Click on the transcript to go to that point in the video. Please note that transcripts are auto generated and may contain minor inaccuracies.

View code shown in video
# Load Packages -----------------------------------------------------------

library(tidyverse)

# Import Data -------------------------------------------------------------

penguins <- read_csv("penguins.csv")

# Create a New Data Frame -------------------------------------------------

# Running pipelines simply displays the result

penguins |> 
  group_by(island, year) |> 
  summarize(mean_bill_length = mean(bill_length_mm, na.rm = TRUE)) |> 
  arrange(mean_bill_length)

# If we want to save the result, we need to use the assignment operator

# Most people use the left-hand assignment operator as follows:

penguin_weight_by_island <- penguins |> 
  group_by(island, year) |> 
  summarize(mean_bill_length = mean(bill_length_mm, na.rm = TRUE)) |> 
  arrange(mean_bill_length)

# You can also use the right-hand assignment operator as follows:

penguins |> 
  group_by(island, year) |> 
  summarize(mean_bill_length = mean(bill_length_mm, na.rm = TRUE)) |> 
  arrange(mean_bill_length) -> penguin_weight_by_island_v2

Your Turn

# Load Packages -----------------------------------------------------------

# Load the tidyverse package

library(tidyverse)

# Import Data -------------------------------------------------------------

# Download data from https://rfor.us/penguins
# Copy the data into the RStudio project
# Create a new R script file and add code to import your data

penguins <- read_csv("penguins.csv")
			
# Create a new data frame -------------------------------------------------

# Take the pipeline that you just created and copy it below
# Then assign the result of the pipeline to an object called penguin_body_mass_by_sex

# YOUR CODE HERE

Have any questions? Put them below and we will help you out!

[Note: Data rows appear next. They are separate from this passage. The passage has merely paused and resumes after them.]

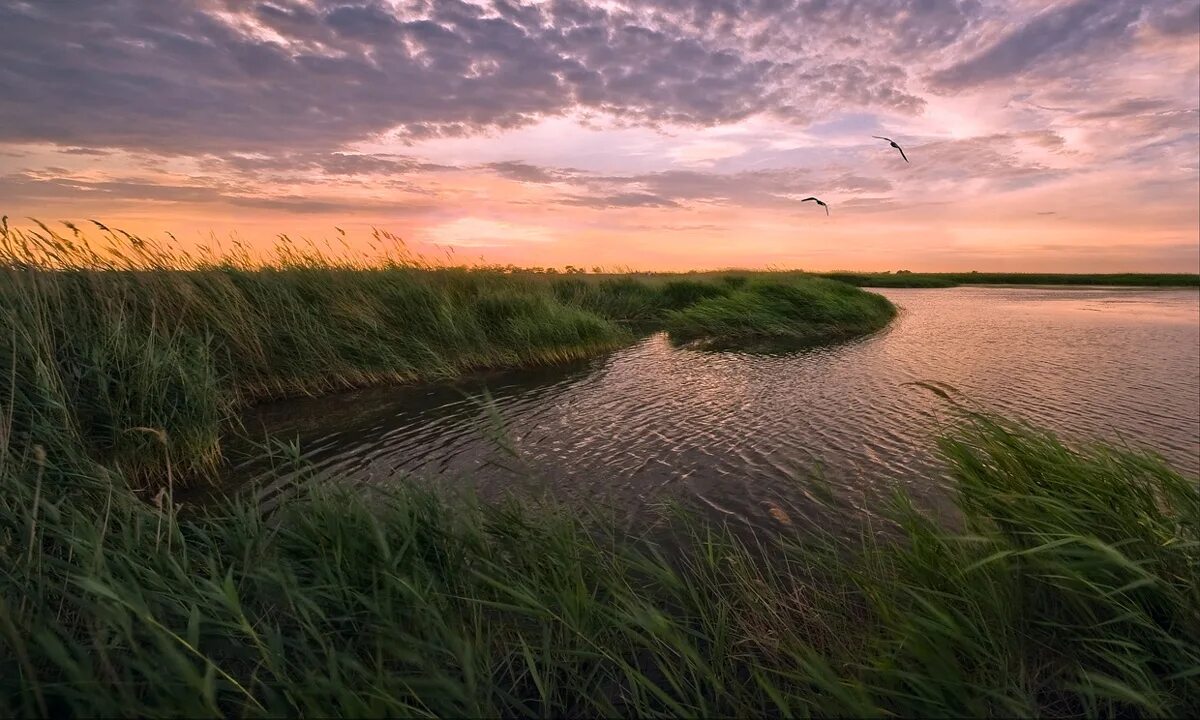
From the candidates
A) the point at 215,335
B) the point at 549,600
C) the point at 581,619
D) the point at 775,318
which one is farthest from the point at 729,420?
the point at 775,318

You need to be signed-in to comment on this post. Login.

Da'Shon Carr

Da'Shon Carr • March 19, 2025

I went a step further by wanting to round my average and drop the decimals ( I noticed some decimal places in my answer). I used mutate and round to change it, but is there any easier or simpler way to format it?

Here is my example code:

penguins |> 
  filter(island == "Biscoe") |> 
  drop_na(body_mass_g, sex) |> 
  group_by(sex) |>
  summarize(mean_body_mass = mean(body_mass_g)) |> 
  arrange(desc(mean_body_mass)) |> 
  mutate(across(where(is.numeric), round, 0)) -> penguin_2
Gracielle Higino

Gracielle Higino Coach • March 20, 2025

Hi Da'Shon! This is pretty much as simple as it gets. In the live session today we learned how to use the {scales} package for similar things. One other option I could think of, if you don't want to round but just get rid of the decimals, is to use the as.integer() function to bring your numbers up to an integer type. Not the best approach, but it could be useful.

penguins |> 
  filter(island == "Biscoe") |> 
  drop_na(body_mass_g, sex) |> 
  group_by(sex) |>
  summarize(mean_body_mass = mean(body_mass_g)) |> 
  arrange(desc(mean_body_mass))  |> 
  mutate(mean_body_mass = as.integer(mean_body_mass))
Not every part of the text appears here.